Showing posts with label HIV. Show all posts
Showing posts with label HIV. Show all posts

Tuesday, December 11, 2012

Secession Fever


There’s a new disease this year along with the winter flu.  It is called Secession Fever. 

Secession Fever has reached epidemic stage across the south.  As of Monday, there were more than 25,000 cases in each of eight southern states – North Carolina, South Carolina, Georgia, Florida, Alabama, Tennessee, Louisiana, and Texas.  A ninth, Arkansas, had over 23,500.  Collectively, these states had almost 402,000 cases, and the number was still growing.

Secession Fever is a self-reportable disease.  People who have it signed a petition on the White House website.  Secession Fever is characterized by the irrational belief that the federal government does more harm than good, and that states would be better off if they seceded from the Union.

So what if these nine states did secede and form a new Southern Confederacy?  Would their citizens be better off?  Some data from the Kaiser Family Foundation and the Central Intelligence Agency suggest not.

In forming the Southern Confederacy, approximately 86 million people would find themselves living in the 14th most populous country in the world, just behind Vietnam.  (The rest of the United States would drop from 3rd to 4th in population, trading places with Indonesia.)

They would find themselves worse off than they think they are.

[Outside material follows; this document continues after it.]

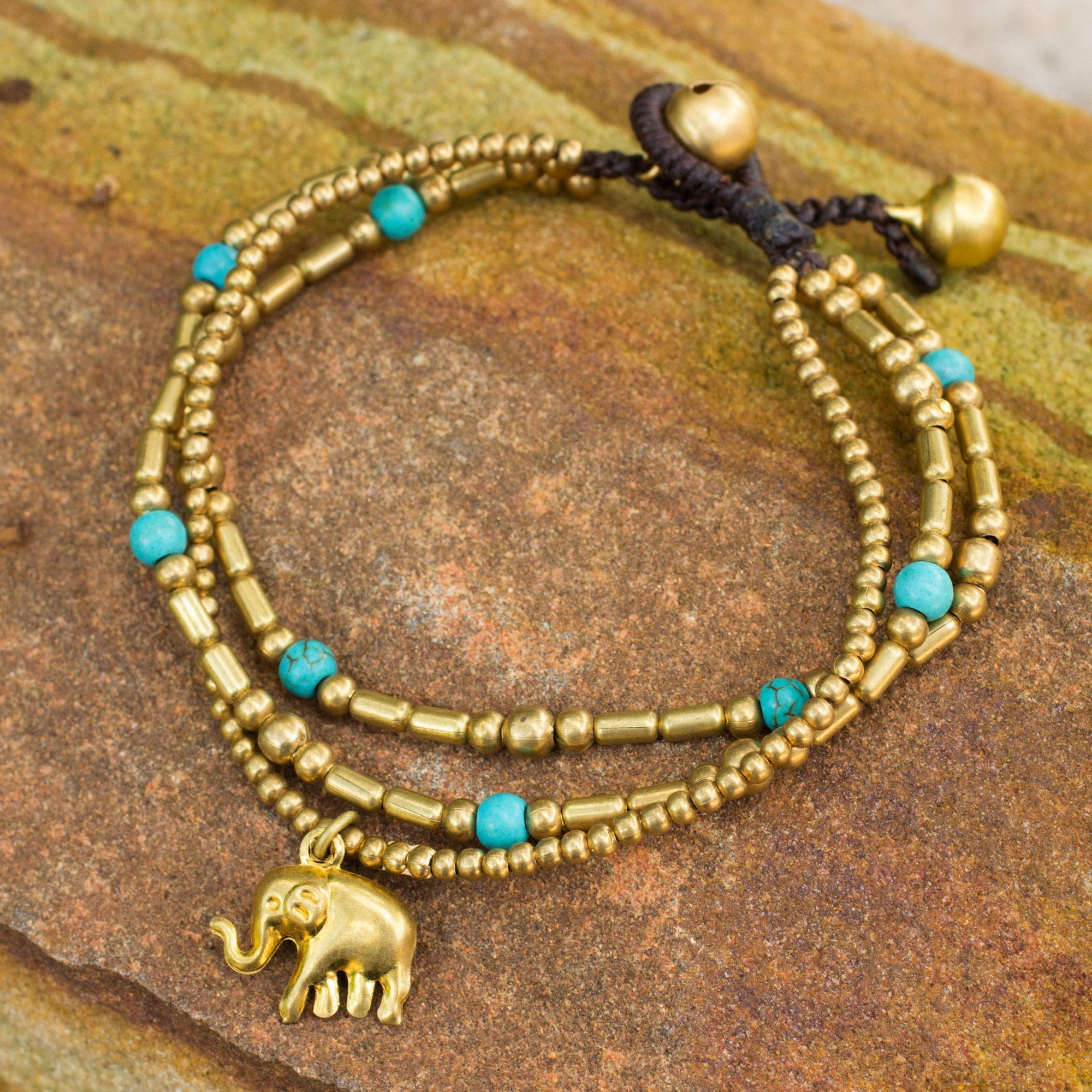 Brass Bracelet Turquoise-color Gems Beaded Jewelry - Thai Elephant ...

The percentage of people living in poverty in the Southern Confederacy would be 17 percent, comparable to that in Trinidad and Tobago, Jamaica, and Turkey.  Meanwhile, the percentage living in poverty in the remaining United States would drop to 14 percent, comparable to the rate in the United Kingdom.

Life expectancy in the Southern Confederacy would also take a hit.  It would decline immediately to 77.7 years, 61st in the world and comparable to life expectancy in Libya.  In the remaining United States, it would be almost 79 years.

That’s not all.  The health status of Southern Confederacy citizens would decline, too.

One in five residents in the Southern Confederacy would be uninsured, versus only 14 percent in the remaining United States. 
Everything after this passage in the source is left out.